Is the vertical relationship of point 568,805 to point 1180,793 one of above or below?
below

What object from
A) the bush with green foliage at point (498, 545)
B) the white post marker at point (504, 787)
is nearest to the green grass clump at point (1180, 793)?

§ **OBJECTIVE**: Can you write out every item above word for word, changing nothing?

§ **SOLUTION FOR THIS PROBLEM**:
Is the vertical relationship of point 568,805 to point 1180,793 one of above or below?
below

What object from
A) the bush with green foliage at point (498, 545)
B) the white post marker at point (504, 787)
is nearest to the green grass clump at point (1180, 793)?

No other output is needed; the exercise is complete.